The ancient Mexicans were strongly influenced by these figures that are an important part of theirs. Historians have reported that the Aztec Empire punished alcoholism with the death penalty. However, intoxicating drinks were always linked to the ancient Mexicans.
The monarch Netzahuacoyotl imposed severe punishments on priests and ambassadors who were drunk inside the palace and those who were saved must face the loss of their privileges. While the ordinary inhabitants who fell into the clutches of alcohol were exhibited in public and in the form of punishment they shaved their heads in front of everyone. If they relapsed, they must face death.
The monarch considered Octil – as it was called the pulque obtained by fermenting the agave – as the origin of all the damage, the perdition and the negative behaviors of man.
Even so, two of their gods represented alcohol: Mayahue is the goddess of the agave who would have given the town the gift of tequila – along with Patécatl, who is considered the lord of the root of pulque, also considered as the deity of drunkenness.
The Aztecs also worshiped other deities related to alcohol, mainly the Centzon Totochtin, known as the 400 lords rabbits, and children of Mayahuel considered as the guardians of pulque.
The face of the Centzon Totochtin was represented by a rabbit on the Moon. Each of the 400 gentlemen symbolized all the personalities that a person can take when they get drunk and that range from joy and euphoria to depression and anger.
In his book, The Rabbit on the Face of the Moon, the writer Alfredo López Austin, believes that it is not fortuitous that the face of these characters was represented on the Moon because according to old beliefs, the animal is associated with fermented liquor. And the star is related to drunkenness and fermentation processes.

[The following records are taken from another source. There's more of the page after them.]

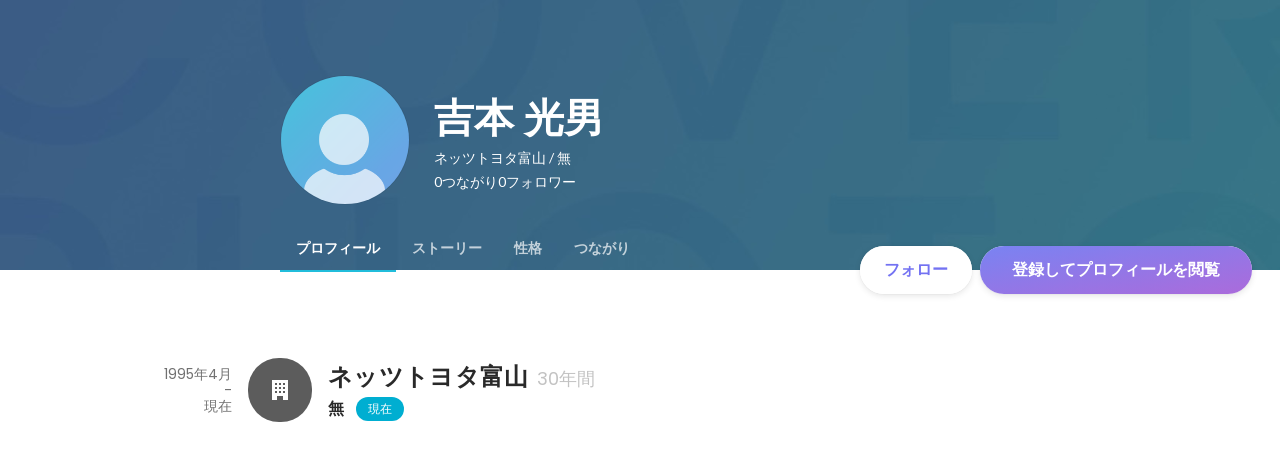

--- FILE ---
content_type: text/javascript
request_url: https://d3h6oc2shi7z5u.cloudfront.net/23e455db5420dba94ba5eef125a0c0d3415a39d8/_next/static/23e455db5420dba94ba5eef125a0c0d3415a39d8/_buildManifest.js
body_size: 1878
content:
self.__BUILD_MANIFEST=function(e,s,a,t,c,n,i,b,u,g,r,d,o,p,k,h,j,m,f,l,_,y,w,v,I,T,U,B,F,q,A,D,E,L,M,N,S){return{__rewrites:{afterFiles:[],beforeFiles:[],fallback:[]},"/404":[g,e,s,a,t,c,i,u,r,b,d,"static/chunks/pages/404-a7c6131bc1eacf9a.js"],"/_error":[g,e,s,a,t,c,i,u,r,b,d,"static/chunks/pages/_error-3f2596807655e07b.js"],"/about/engagement":[e,s,a,t,n,o,p,m,k,f,U,"static/chunks/pages/about/engagement-5d39a0f0dfb45f40.js"],"/about/engagement/perk":[e,s,a,t,n,o,p,m,k,f,U,"static/chunks/pages/about/engagement/perk-5a21c08dc6f5c4d5.js"],"/about/engagement/pulse":[e,s,a,t,n,o,p,m,k,f,"static/chunks/pages/about/engagement/pulse-844fa9268306d94c.js"],"/about/engagement/stories":[e,s,a,t,n,o,p,m,k,f,"static/chunks/pages/about/engagement/stories-d24565525bd55a15.js"],"/about/engagement/thanks":[e,s,a,n,o,p,k,"static/chunks/pages/about/engagement/thanks-8461397ac2ace2fd.js"],"/about/engagement/thanks/ycbm":[e,s,a,n,o,p,k,"static/chunks/pages/about/engagement/thanks/ycbm-c6a3d6185bdd6950.js"],"/about/engagement/thanks/ycbm/perk":[e,s,a,n,o,p,k,"static/chunks/pages/about/engagement/thanks/ycbm/perk-4abbbeedc44a6690.js"],"/about/engagement/thanks/ycbm/pulse":[e,s,a,n,o,p,k,"static/chunks/pages/about/engagement/thanks/ycbm/pulse-82d247fa10e915a7.js"],"/about/engagement/thanks/ycbm/story":[e,s,a,n,o,p,k,"static/chunks/pages/about/engagement/thanks/ycbm/story-8eae5bba150a9891.js"],"/careers/[[...slugs]]":[g,e,s,a,t,c,i,o,u,r,p,b,d,B,"static/chunks/pages/careers/[[...slugs]]-d5afb05c9d8436ba.js"],"/direct-messages":[e,s,c,n,i,b,F,"static/chunks/pages/direct-messages-470c21684eaa5724.js"],"/direct-messages/agreements/confidentiality":[e,"static/chunks/pages/direct-messages/agreements/confidentiality-855ce6bd9bb41155.js"],"/direct-messages/agreements/term":[e,"static/chunks/pages/direct-messages/agreements/term-159dd961d4b91b15.js"],"/direct-messages/new/[targetUserId]":["static/chunks/pages/direct-messages/new/[targetUserId]-1737b379658c1bd7.js"],"/direct-messages/[conversationId]":[e,s,c,n,i,b,F,"static/chunks/pages/direct-messages/[conversationId]-d4d8fdef651cbfb7.js"],"/follow":[g,e,s,a,t,c,n,j,i,u,r,l,b,d,_,y,"static/chunks/pages/follow-ad8ca574b7f62113.js"],"/id/[slug]/preview":[g,e,s,a,t,c,n,i,u,r,h,w,q,"static/chunks/9332-a7cdcb24d28115a1.js",b,d,A,"static/chunks/3343-2211fa6d7772aaea.js","static/chunks/pages/id/[slug]/preview-9b476bad656a34aa.js"],"/id/[...slugs]":[g,e,s,a,t,c,n,i,u,r,h,w,q,"static/chunks/2071-851fb95a1eae77f2.js",b,d,v,I,A,D,"static/chunks/pages/id/[...slugs]-72480d02811d9870.js"],"/meetups":[g,e,s,a,t,c,n,j,i,o,u,r,p,h,l,E,b,d,_,y,v,T,L,"static/chunks/pages/meetups-64f2a5eb62c1be54.js"],"/profile/generated":[g,e,s,a,t,c,j,i,u,r,h,w,"static/chunks/885-1c24c31bba201316.js",b,d,M,D,"static/chunks/pages/profile/generated-65e4ff53368a9b67.js"],"/profile/new":[e,"static/chunks/pages/profile/new-e0b62dd120b5dc18.js"],"/profile_v2/welcome_1":[g,e,s,a,t,c,i,u,r,b,d,I,"static/chunks/pages/profile_v2/welcome_1-6278cf74a9bddcde.js"],"/profile_v2/welcome_2":[g,e,s,a,t,c,i,u,r,b,d,I,"static/chunks/pages/profile_v2/welcome_2-64df74b7b87a1fd1.js"],"/project_categories/[occupationType]/[employmentType]":[g,e,s,a,t,c,i,o,u,r,p,b,d,B,"static/chunks/pages/project_categories/[occupationType]/[employmentType]-2a18765d4ece722a.js"],"/projects":[g,e,s,a,t,c,n,j,i,o,u,r,p,h,l,E,"static/chunks/2918-ac21128f73f88fd6.js",b,d,_,y,v,T,L,"static/chunks/pages/projects-f9390bc9886e4184.js"],"/projects/[id]":[g,e,s,a,t,c,n,j,i,o,u,r,p,h,l,N,b,d,_,y,v,T,S,"static/chunks/pages/projects/[id]-749060fbe46678d2.js"],"/projects/[id]/webview":[e,u,N,S,"static/chunks/pages/projects/[id]/webview-7c95efcd133b3ee1.js"],"/public_account_required":[e,"static/chunks/pages/public_account_required-e631852425330ec2.js"],"/search":[e,s,c,"static/chunks/pages/search-ddd84cd3f9e7bf26.js"],"/user_onboarding/complete":[e,"static/chunks/pages/user_onboarding/complete-826b4478d577f460.js"],"/user_onboarding/[step]":[g,e,s,a,t,c,j,i,u,r,h,w,"static/chunks/8096-bc22ee2ab1c82764.js",b,d,M,"static/chunks/2400-5d565930cb3f248b.js","static/chunks/1976-e8e12041d778b8fa.js","static/chunks/pages/user_onboarding/[step]-3b28945e6f32714c.js"],"/user_spam_report":[e,"static/chunks/pages/user_spam_report-5e787c42a27d64fd.js"],sortedPages:["/404","/_app","/_error","/about/engagement","/about/engagement/perk","/about/engagement/pulse","/about/engagement/stories","/about/engagement/thanks","/about/engagement/thanks/ycbm","/about/engagement/thanks/ycbm/perk","/about/engagement/thanks/ycbm/pulse","/about/engagement/thanks/ycbm/story","/careers/[[...slugs]]","/direct-messages","/direct-messages/agreements/confidentiality","/direct-messages/agreements/term","/direct-messages/new/[targetUserId]","/direct-messages/[conversationId]","/follow","/id/[slug]/preview","/id/[...slugs]","/meetups","/profile/generated","/profile/new","/profile_v2/welcome_1","/profile_v2/welcome_2","/project_categories/[occupationType]/[employmentType]","/projects","/projects/[id]","/projects/[id]/webview","/public_account_required","/search","/user_onboarding/complete","/user_onboarding/[step]","/user_spam_report"]}}("static/chunks/2853-9c2a1b7e75dab072.js","static/chunks/7309-6ba39a9142b5f193.js","static/chunks/7613-3ede6c31dc1dd359.js","static/chunks/6630-62a481ca0d84ee01.js","static/chunks/8121-e65313d8ffec56ef.js","static/chunks/1664-7f92015507a893c6.js","static/chunks/9598-d15e72805b1beab9.js","static/chunks/2142-6fd7ad2601d129d6.js","static/chunks/8764-cee2c2f738df61b2.js","static/chunks/ea88be26-bcaf74411519f7b5.js","static/chunks/9652-49156ea633eb8c6f.js","static/chunks/1909-66c95c7acb7e90b6.js","static/chunks/8640-f634d4076a9a4c0b.js","static/chunks/7210-9ded927e1346eae6.js","static/chunks/1875-179ac5562700fb35.js","static/chunks/2012-d7e0210342d88224.js","static/chunks/9491-8310e9954c212627.js","static/chunks/3981-62f6ebca1fbeb495.js","static/chunks/1059-3afcf22ae2c84e6b.js","static/chunks/9101-14a2860ed2cf556a.js","static/chunks/7380-ee5071ebada54237.js","static/chunks/1397-c887c3de20ba5c97.js","static/chunks/9692-cda878f0e9465d75.js","static/chunks/705-600789812227aafb.js","static/chunks/9801-63f45eca18c12c8a.js","static/chunks/6162-cb0b72f5f42e775e.js","static/chunks/968-9fe17832072a9428.js","static/chunks/6506-218a94ef7ee245f8.js","static/chunks/6202-f5de24896ec50462.js","static/chunks/4436-2f873abc11ecccb6.js","static/chunks/4501-69620014c29966a2.js","static/chunks/4855-4ce76e3e0f1b1cec.js","static/chunks/7960-833e8ecd2c8ae420.js","static/chunks/7730-691150c111a4b363.js","static/chunks/3924-a5dcc18020446ce3.js","static/chunks/1036-f02d67900f978265.js","static/chunks/5326-1c8b41dab5dc4c03.js"),self.__BUILD_MANIFEST_CB&&self.__BUILD_MANIFEST_CB();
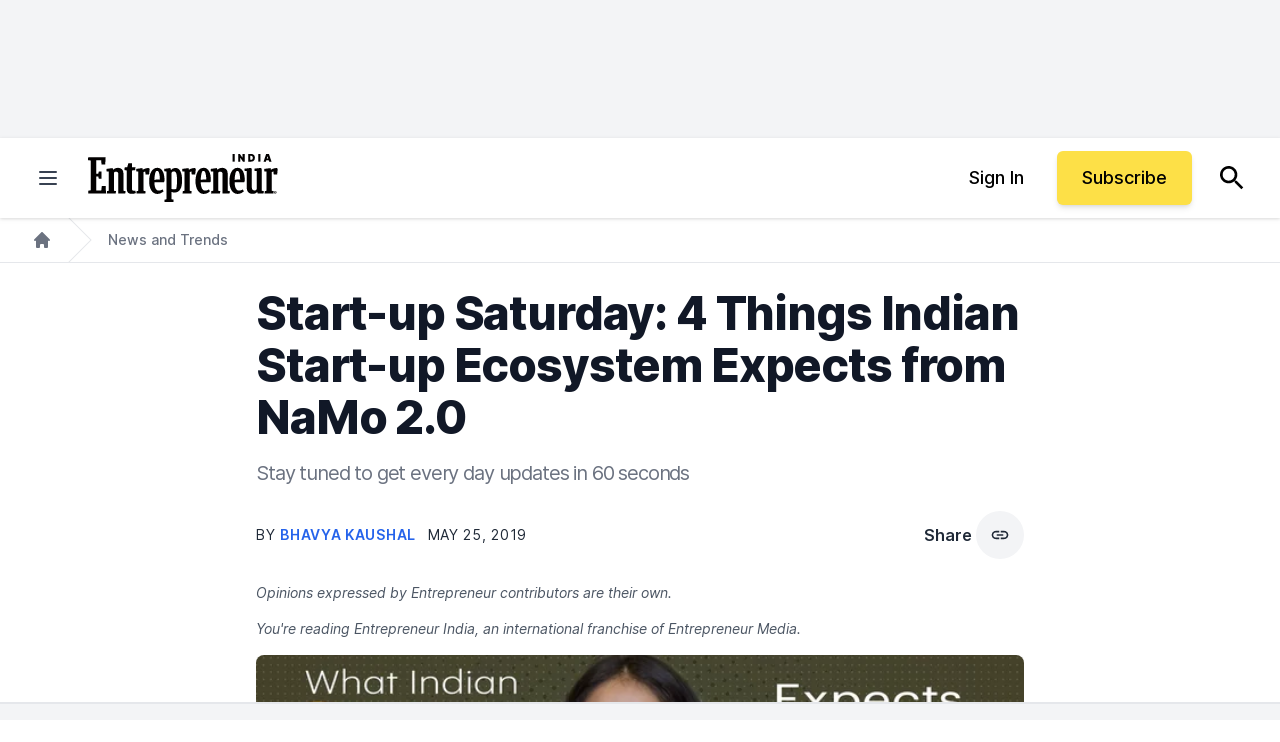

--- FILE ---
content_type: text/javascript;charset=utf-8
request_url: https://p1cluster.cxense.com/p1.js
body_size: 100
content:
cX.library.onP1('2xaekqjodpp432cm92u4ky0x56');


--- FILE ---
content_type: text/javascript;charset=utf-8
request_url: https://id.cxense.com/public/user/id?json=%7B%22identities%22%3A%5B%7B%22type%22%3A%22ckp%22%2C%22id%22%3A%22mko0ysetdubj04na%22%7D%2C%7B%22type%22%3A%22lst%22%2C%22id%22%3A%222xaekqjodpp432cm92u4ky0x56%22%7D%2C%7B%22type%22%3A%22cst%22%2C%22id%22%3A%222xaekqjodpp432cm92u4ky0x56%22%7D%5D%7D&callback=cXJsonpCB1
body_size: 208
content:
/**/
cXJsonpCB1({"httpStatus":200,"response":{"userId":"cx:20u8yetmdawmh3ooz5bqia4eag:1n4ods3z7a89j","newUser":false}})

In its electronic edition, the specialized archeology magazine MEXICANA explained that in spite of the strict punishments to frequent consumers of alcohol, in ancient Mexico it was forbidden to insult drunks since by doing so, they hurt the pulque deities. “Therefore, the transgressions of drunk people were often forgiven, since it was considered that the guilty were not owners of their acts at this time,” says the publication.
Regardless of the punishments, consumption of pulque was regulated in ancient Mexico and was only allowed to people over 52 years of age, members of the elite in certain circumstances and ordinary people during certain parties.